Roma, 9 set. (askanews) – Entra nel vivo la battaglia alla Camera sulla richiesta di autorizzazione a procedere nei confronti dei ministri Carlo Nordio e Matteo Piantedosi e del sottosegretario Alfredo Mantovano nell’ambito della vicenda Almasri. In Giunta il relatore Federico Gianassi (Pd) terrà all’ora di pranzo di domani la relazione introduttiva sulla domanda del Tribunale dei ministri, arrivata alla Camera il 5 agosto scorso, di processare i tre componenti del governo per favoreggiamento, il guardasigilli anche per rifiuto di atti d’ufficio, il titolare del Viminale e Mantovano anche per peculato. Subito dopo, con ogni probabilità, la maggioranza chiederà di valutare come estendere l’immunità della capo di gabinetto del ministero della giustizia, Giusi Bartolozzi, che proprio oggi, alla vigilia della prima seduta parlamentare sul caso, è emerso essere indagata con l’accusa di ‘false informazioni al pubblico ministero’.
Nelle carte del Tribunale dei ministri, effettivamente, la versione fornita da Bartolozzi sull’ufficiale libico arrestato in Italia su mandato della Corte penale internazionale e poi rimpatriato a Tripoli viene definita “inattendibile e mendace”. La collaboratrice di Nordio, tuttavia, non risultava indagata per i reati in concorso con i componenti del governo. Quindi, stando alle leggi costituzionali che regolano l’immunità dei componenti del governo, non è rientrata nella medesima richiesta di autorizzazione a procedere (come avvenuto invece per Mantovano, né parlamentare né ministro ma ‘attirato’ nel procedimento in virtù del concorso nei reati coi ministri).

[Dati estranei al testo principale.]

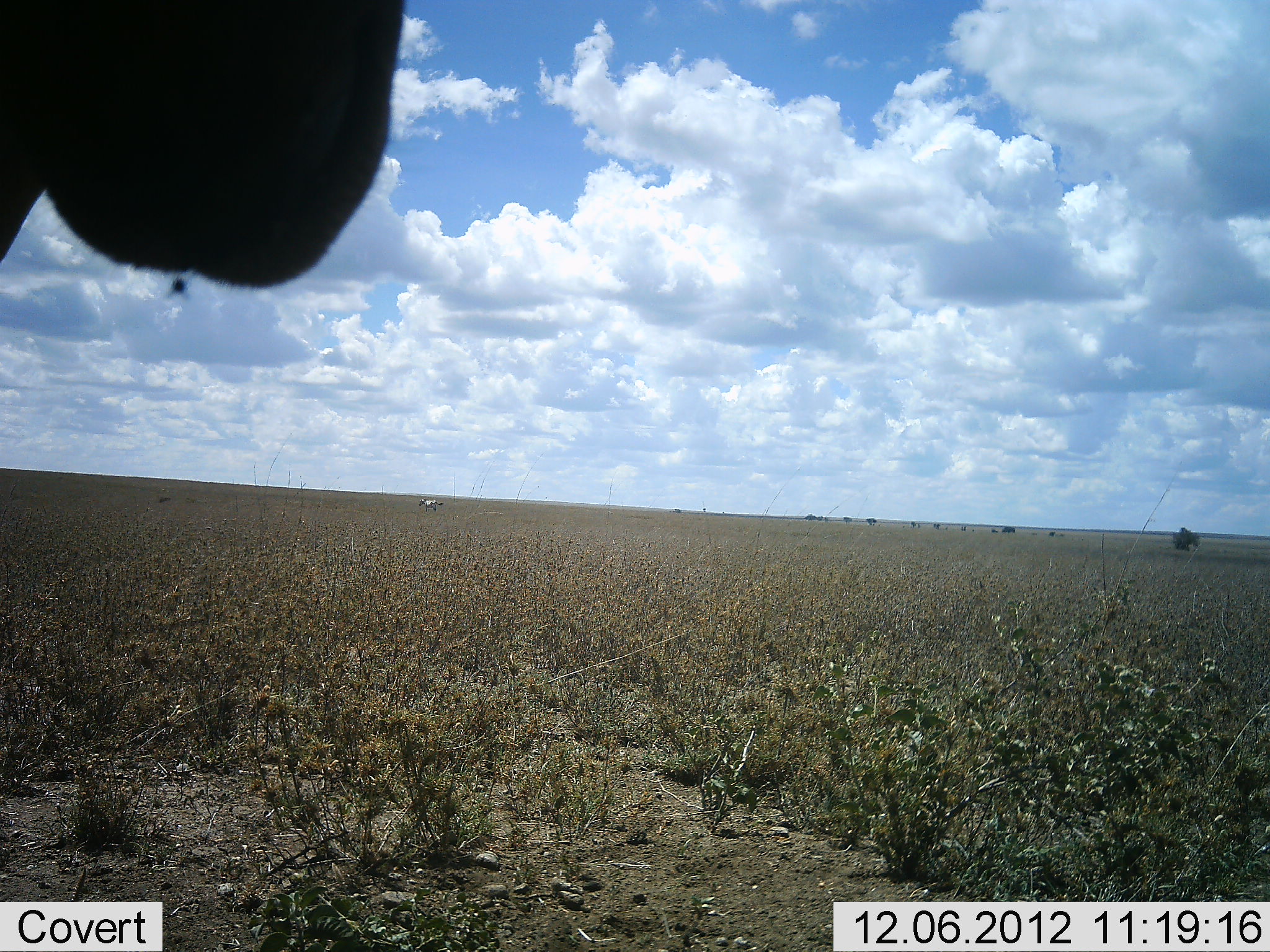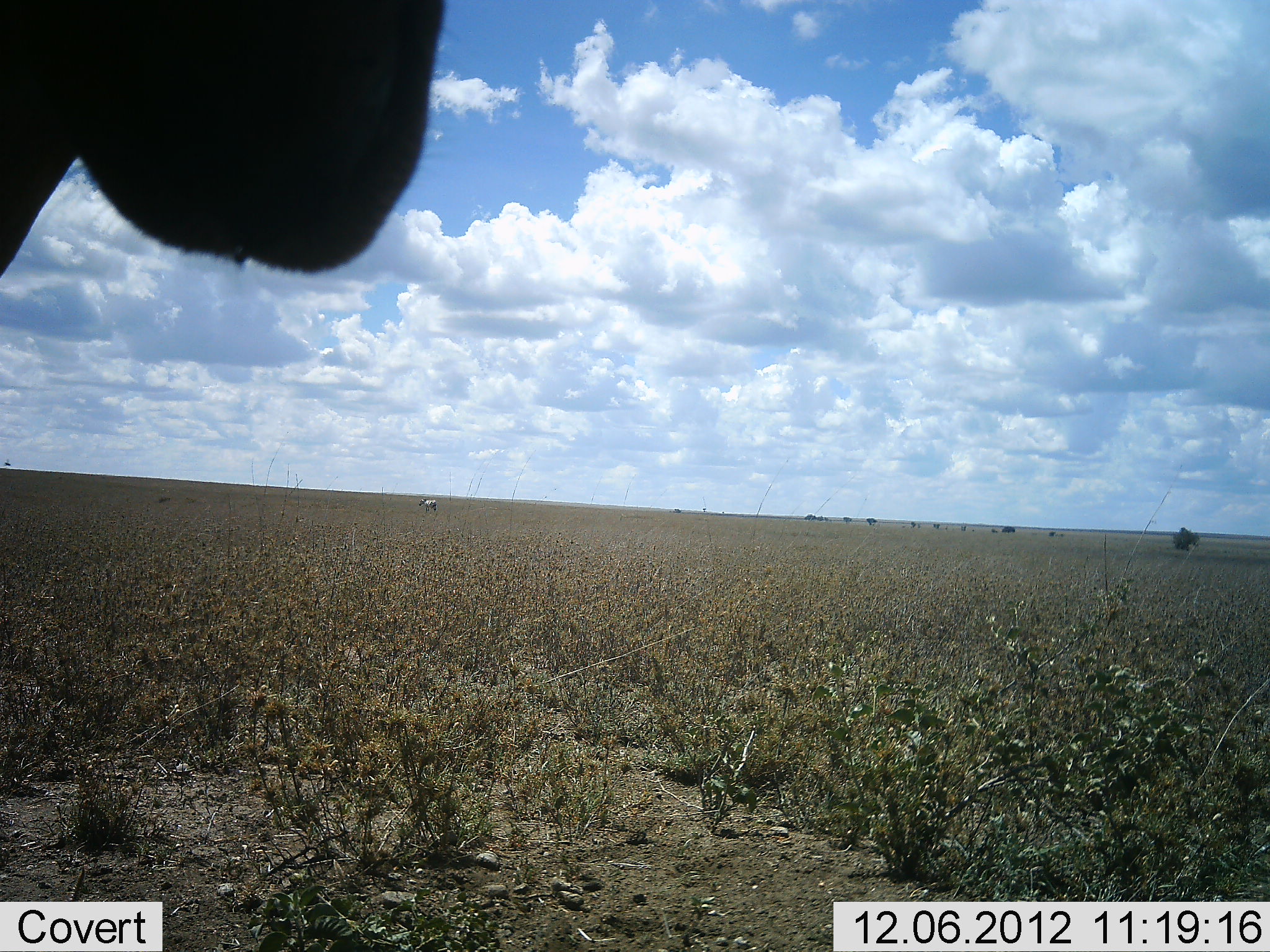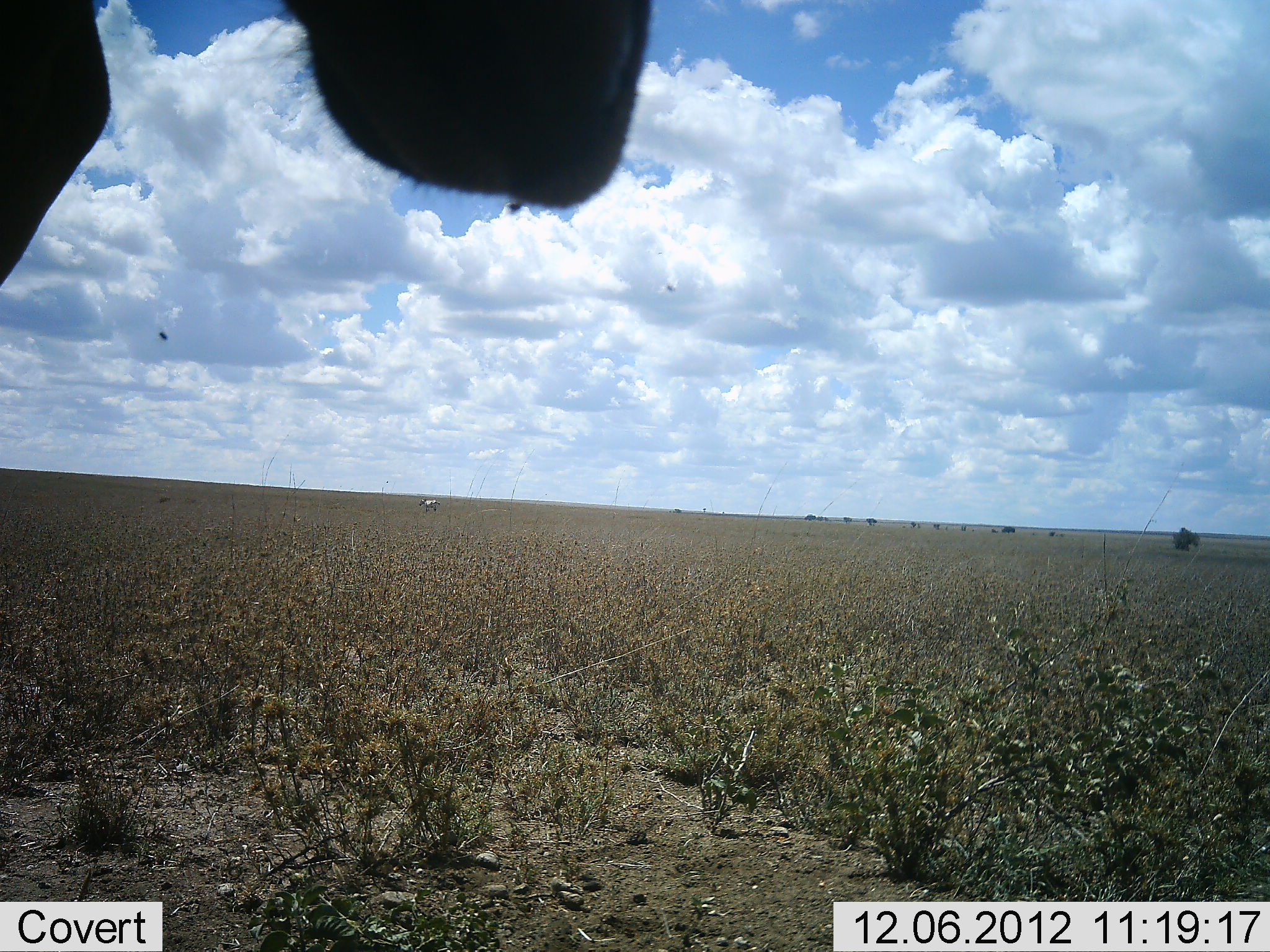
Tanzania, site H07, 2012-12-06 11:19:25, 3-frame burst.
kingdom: Animalia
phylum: Chordata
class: Mammalia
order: Artiodactyla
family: Bovidae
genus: Alcelaphus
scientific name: Alcelaphus buselaphus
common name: hartebeest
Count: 1.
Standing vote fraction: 100%.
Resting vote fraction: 0%.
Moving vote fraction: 0%.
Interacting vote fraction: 0%.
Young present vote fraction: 0%.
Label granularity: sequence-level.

La novità di oggi, ossia l’indagine sulla collaboratrice di Nordio, potrebbe dare il ‘la’ alla richiesta di uno scudo anche per lei. Secondo il costituzionalista Stefano Ceccanti, ex parlamentare dem, “era già chiaro sin dall’agosto scorso, che c’era una contraddizione nella richiesta del Tribunale dei Ministri: era descritto un ruolo integrato del capo di gabinetto nella motivazione ma poi non si chiedeva per lei un’autorizzazione”. Quindi “la Giunta può chiedere al Tribunale dei ministri un’integrazione e, in assenza di risposta, sarebbe possibile per la Camera promuovere conflitto di attribuzione davanti alla Corte Costituzionale”.
Ceccanti ricorda il precedente del 2010 quando “la Giunta presieduta allora da Pierluigi Castagnetti chiese al Tribunale dei ministri nel caso del ministro Lunardi di aggiungere per coerenza rispetto alle sue motivazioni anche una richiesta di autorizzazione per il cardinale Crescenzio Sepe”. In quel caso, tuttavia, si trattava sempre di reati “in concorso” mentre il reato commesso da Bartolozzi è stato ritenuto dal tribunale dei ministri ‘connesso’. Sulla base di questa riflessione, in queste ore, a Montecitorio sta maturando la convinzione che l’unica strada per tutelare la collaboratrice di Nordio è la sollevazione di un conflitto di attribuzione della Camera nei confronti del tribunale dei ministri dinanzi alla Consulta. La sede della decisione in quel caso sarebbe l’ufficio di presidenza di Montecitorio presieduto dal presidente della Camera Lorenzo Fontana e non più la Giunta.
Il ministro della Giustizia, Carlo Nordio, intanto, esprime “piena e incondizionata solidarietà” a Bartolozzi che “ha sempre agito nella massima correttezza e lealtà, informandomi tempestivamente ed esaurientemente delle varie fasi della vicenda Almasri e di tutti gli aspetti ad essa relativi. Sulla base di questi ho fondato le mie valutazioni”. L’opposizione invece attacca. Secondo Bonelli dei Verdi “il caso Almasri rischia di diventare il Watergate italiano”. Debora Serracchiani del Pd chiede un passo indietro di Bartolozzi. Per il leader M5s Giuseppe Conte la vicenda “mina la credibilità dell’Italia che nel tempo ha contribuito a edificare e a costruire il diritto internazionale umanitario e l’ha calpestato con questa operazione”.